Given data
☆ ☆ ☆

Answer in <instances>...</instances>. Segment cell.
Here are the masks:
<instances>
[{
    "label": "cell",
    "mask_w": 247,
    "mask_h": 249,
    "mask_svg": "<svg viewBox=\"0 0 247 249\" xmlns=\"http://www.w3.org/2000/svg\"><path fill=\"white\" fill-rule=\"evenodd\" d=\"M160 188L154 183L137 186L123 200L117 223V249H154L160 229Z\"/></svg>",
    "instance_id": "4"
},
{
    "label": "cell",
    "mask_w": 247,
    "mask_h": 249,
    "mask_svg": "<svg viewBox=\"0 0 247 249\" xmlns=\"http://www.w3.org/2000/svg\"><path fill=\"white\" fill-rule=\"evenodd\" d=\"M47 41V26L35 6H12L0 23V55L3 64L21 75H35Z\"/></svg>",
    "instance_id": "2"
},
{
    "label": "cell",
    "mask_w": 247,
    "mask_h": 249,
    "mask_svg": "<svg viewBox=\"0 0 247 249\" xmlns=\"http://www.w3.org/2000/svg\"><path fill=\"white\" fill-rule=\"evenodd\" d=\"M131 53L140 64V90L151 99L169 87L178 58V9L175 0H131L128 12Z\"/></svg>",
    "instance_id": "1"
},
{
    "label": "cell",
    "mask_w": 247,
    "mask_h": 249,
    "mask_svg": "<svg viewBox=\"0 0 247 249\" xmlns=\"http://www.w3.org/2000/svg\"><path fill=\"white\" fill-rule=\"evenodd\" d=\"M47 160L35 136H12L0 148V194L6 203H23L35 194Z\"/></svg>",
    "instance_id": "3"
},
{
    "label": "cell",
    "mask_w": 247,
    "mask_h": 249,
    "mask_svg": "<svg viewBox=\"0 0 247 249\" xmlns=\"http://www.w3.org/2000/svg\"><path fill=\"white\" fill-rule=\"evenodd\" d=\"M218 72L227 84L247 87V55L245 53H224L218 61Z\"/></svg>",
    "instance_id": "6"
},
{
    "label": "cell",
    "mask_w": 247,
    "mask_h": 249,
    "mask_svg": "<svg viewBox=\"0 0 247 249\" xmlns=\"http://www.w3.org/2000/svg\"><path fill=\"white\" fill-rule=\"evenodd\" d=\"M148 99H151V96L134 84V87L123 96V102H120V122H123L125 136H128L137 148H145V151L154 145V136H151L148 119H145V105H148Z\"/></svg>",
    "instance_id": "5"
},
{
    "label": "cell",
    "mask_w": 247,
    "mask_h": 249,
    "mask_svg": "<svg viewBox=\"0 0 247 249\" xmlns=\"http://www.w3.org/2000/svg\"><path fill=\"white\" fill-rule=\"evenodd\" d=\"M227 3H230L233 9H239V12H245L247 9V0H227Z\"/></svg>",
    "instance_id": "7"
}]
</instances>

☆ ☆ ☆

Written exercise
Render every line of the listing above as a JSON list of strings, one string per line, and leave out any blank lines.

Response
[
  "Answer in <instances>...</instances>. Segment cell.",
  "Here are the masks:",
  "<instances>",
  "[{",
  "    \"label\": \"cell\",",
  "    \"mask_w\": 247,",
  "    \"mask_h\": 249,",
  "    \"mask_svg\": \"<svg viewBox=\\\"0 0 247 249\\\" xmlns=\\\"http://www.w3.org/2000/svg\\\"><path fill=\\\"white\\\" fill-rule=\\\"evenodd\\\" d=\\\"M160 188L154 183L137 186L123 200L117 223V249H154L160 229Z\\\"/></svg>\",",
  "    \"instance_id\": \"4\"",
  "},",
  "{",
  "    \"label\": \"cell\",",
  "    \"mask_w\": 247,",
  "    \"mask_h\": 249,",
  "    \"mask_svg\": \"<svg viewBox=\\\"0 0 247 249\\\" xmlns=\\\"http://www.w3.org/2000/svg\\\"><path fill=\\\"white\\\" fill-rule=\\\"evenodd\\\" d=\\\"M47 41V26L35 6H12L0 23V55L3 64L21 75H35Z\\\"/></svg>\",",
  "    \"instance_id\": \"2\"",
  "},",
  "{",
  "    \"label\": \"cell\",",
  "    \"mask_w\": 247,",
  "    \"mask_h\": 249,",
  "    \"mask_svg\": \"<svg viewBox=\\\"0 0 247 249\\\" xmlns=\\\"http://www.w3.org/2000/svg\\\"><path fill=\\\"white\\\" fill-rule=\\\"evenodd\\\" d=\\\"M131 53L140 64V90L151 99L169 87L178 58V9L175 0H131L128 12Z\\\"/></svg>\",",
  "    \"instance_id\": \"1\"",
  "},",
  "{",
  "    \"label\": \"cell\",",
  "    \"mask_w\": 247,",
  "    \"mask_h\": 249,",
  "    \"mask_svg\": \"<svg viewBox=\\\"0 0 247 249\\\" xmlns=\\\"http://www.w3.org/2000/svg\\\"><path fill=\\\"white\\\" fill-rule=\\\"evenodd\\\" d=\\\"M47 160L35 136H12L0 148V194L6 203H23L35 194Z\\\"/></svg>\",",
  "    \"instance_id\": \"3\"",
  "},",
  "{",
  "    \"label\": \"cell\",",
  "    \"mask_w\": 247,",
  "    \"mask_h\": 249,",
  "    \"mask_svg\": \"<svg viewBox=\\\"0 0 247 249\\\" xmlns=\\\"http://www.w3.org/2000/svg\\\"><path fill=\\\"white\\\" fill-rule=\\\"evenodd\\\" d=\\\"M218 72L227 84L247 87V55L245 53H224L218 61Z\\\"/></svg>\",",
  "    \"instance_id\": \"6\"",
  "},",
  "{",
  "    \"label\": \"cell\",",
  "    \"mask_w\": 247,",
  "    \"mask_h\": 249,",
  "    \"mask_svg\": \"<svg viewBox=\\\"0 0 247 249\\\" xmlns=\\\"http://www.w3.org/2000/svg\\\"><path fill=\\\"white\\\" fill-rule=\\\"evenodd\\\" d=\\\"M148 99H151V96L134 84V87L123 96V102H120V122H123L125 136H128L137 148H145V151L154 145V136H151L148 119H145V105H148Z\\\"/></svg>\",",
  "    \"instance_id\": \"5\"",
  "},",
  "{",
  "    \"label\": \"cell\",",
  "    \"mask_w\": 247,",
  "    \"mask_h\": 249,",
  "    \"mask_svg\": \"<svg viewBox=\\\"0 0 247 249\\\" xmlns=\\\"http://www.w3.org/2000/svg\\\"><path fill=\\\"white\\\" fill-rule=\\\"evenodd\\\" d=\\\"M227 3H230L233 9H239V12H245L247 9V0H227Z\\\"/></svg>\",",
  "    \"instance_id\": \"7\"",
  "}]",
  "</instances>"
]